Baker Overstreet: Follies at Fredericks & Freiser

August 28 – October 4, 2008
536 W 24th Street, between 10th and 11th avenues
New York City, 212 633 6555

Baker Overstreet Sequined Cyclone Sequence 2008, Acrylic and latex on canvas: 48 by 62 inches. Images courtesy of Fredericks & Freiser, New York

Baker Overstreet, Sequined Cyclone Sequence 2008, Acrylic and latex on canvas: 48 by 62 inches. Images courtesy of Fredericks & Freiser, New York

Follies, the title of Baker Overstreet’s solo painting exhibition at Fredericks & Freiser, exists somewhere between theatrical put-on and shoe gazing self-awareness.  In architecture a “folly” is an ornamental, often eccentrically designed building. An example in New York City would be Central Park’s Belvedere Castle, a fairy tale landmark of eternal childhood. “Follies” is also the name of Stephen Sondheim’s 1971 musical, itself a reference to early 20th century vaudeville revues. The thirteen paintings on view (all made in 2008) share in the multifaceted whimsy of the exhibition’s title.  Painted in glossy, starburst hues of acrylic and latex, the first distinguishing characteristic of the set is a common black or dark grey background.  This technique calls to mind the high kitsch of black velvet painting as well as the glowing, black light posters, which adorned many teenage bedrooms in the 1970s.  The dark backdrop becomes a stage set for the real “action” of the paintings—an order of tight and flashy geometric designs.

The paintings lend themselves to the idea of a multi-tiered structure, part disco dance floor and part spaceship.  The abstractions can be read as dimensional objects, with a bottom and top orientation, or as a flat pattern plane.  Sequined Cyclone Sequence appears as a requiem for the old time religion of Coney Island. Combining a psychedelic maximal impulse with the restraint of a carefully painted bodega sign advertising ice cream cones, the painting throws itself into a readable architecture of forms and signs. The Continental Bathosphere, resemble a Masonic Temple with Jetsons-era columns framing a gilded series of orbs and hints of rainbows. An unabashed decorative energy is readily visible in all of the paintings. Circles and squares are outlined or dotted with smaller circles, sometimes collapsing the painting into itself, and other times gathering the wild abstraction in by the reins to resemble a coherent form.

All of the paintings radiate a smooth ease of formal decisions. Hints of past layers visible beneath the surface are the only counterpunch to a solid machine that affords little room for speculation beyond its shiny and seductive design. The label of “primitive” given to Overstreet and many of his peers in contemporary abstract painting belies a highly stylized, self-conscious approach to image construction. The perfect power chord is struck between the loose design of a sign painter and the drive towards layered spectacle.  From cool to warm, neon to primary, the color combinations seem intangibly homemade and magical. In each painting’s spectrum, there is a boldness and density that bears similarity to artists such as Alfred Jensen and Tal R.

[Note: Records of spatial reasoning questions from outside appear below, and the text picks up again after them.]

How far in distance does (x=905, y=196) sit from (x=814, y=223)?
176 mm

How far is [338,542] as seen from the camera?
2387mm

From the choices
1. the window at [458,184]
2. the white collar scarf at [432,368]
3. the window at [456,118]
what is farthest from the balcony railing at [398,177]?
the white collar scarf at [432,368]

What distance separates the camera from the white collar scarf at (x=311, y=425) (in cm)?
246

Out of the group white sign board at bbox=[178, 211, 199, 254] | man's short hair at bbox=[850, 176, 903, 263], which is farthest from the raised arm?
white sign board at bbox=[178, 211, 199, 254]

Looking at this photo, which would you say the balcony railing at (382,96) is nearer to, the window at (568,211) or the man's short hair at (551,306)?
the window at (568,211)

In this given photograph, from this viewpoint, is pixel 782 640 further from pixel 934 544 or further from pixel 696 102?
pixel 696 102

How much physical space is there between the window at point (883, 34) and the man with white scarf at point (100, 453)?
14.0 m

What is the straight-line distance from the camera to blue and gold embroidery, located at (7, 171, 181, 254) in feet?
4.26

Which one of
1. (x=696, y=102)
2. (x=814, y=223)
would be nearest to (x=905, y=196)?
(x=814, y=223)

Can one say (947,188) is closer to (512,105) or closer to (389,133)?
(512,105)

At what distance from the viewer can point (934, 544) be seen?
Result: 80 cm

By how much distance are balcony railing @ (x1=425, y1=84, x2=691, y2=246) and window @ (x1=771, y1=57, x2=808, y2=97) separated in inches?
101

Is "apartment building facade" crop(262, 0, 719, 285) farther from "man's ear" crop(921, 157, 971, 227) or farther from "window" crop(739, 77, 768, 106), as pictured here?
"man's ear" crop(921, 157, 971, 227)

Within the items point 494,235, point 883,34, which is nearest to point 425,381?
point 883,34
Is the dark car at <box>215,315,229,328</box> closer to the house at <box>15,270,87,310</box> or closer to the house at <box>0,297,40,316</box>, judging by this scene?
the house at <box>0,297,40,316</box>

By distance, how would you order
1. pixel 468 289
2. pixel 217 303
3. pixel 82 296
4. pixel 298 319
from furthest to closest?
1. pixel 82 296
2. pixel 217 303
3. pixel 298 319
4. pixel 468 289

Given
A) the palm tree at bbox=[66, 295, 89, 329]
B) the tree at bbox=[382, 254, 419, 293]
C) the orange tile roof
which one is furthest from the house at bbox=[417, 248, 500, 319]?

Many of the paintings’ titles convey arche nostalgia for glamour, decadence and the iconic visuals of pinball machines. Alibaster Plaster Caster, Sizzle ’76, Ball in the Jack andTechnicolor Chromolume all resonate as personal references to the lingo of 1960s and ‘70s culture. The paintings’ high voltage energy mixed with an implacable, hand-drawn symmetry results in a vaguely sinister authority. The line “fearful symmetry,” from William Blake’s poem “The Tyger,” kept repeating in my head as I walked from painting to painting. The pop of hot colors and ruler straight lines against the blackness commands an inanimate dominance of space.  Mandala shapes and the repetition of forms lend the paintings the severity of totemic worship.  Jewel-like and complete unto itself, it is form of worship that doesn’t extend past the painting’s flat surface.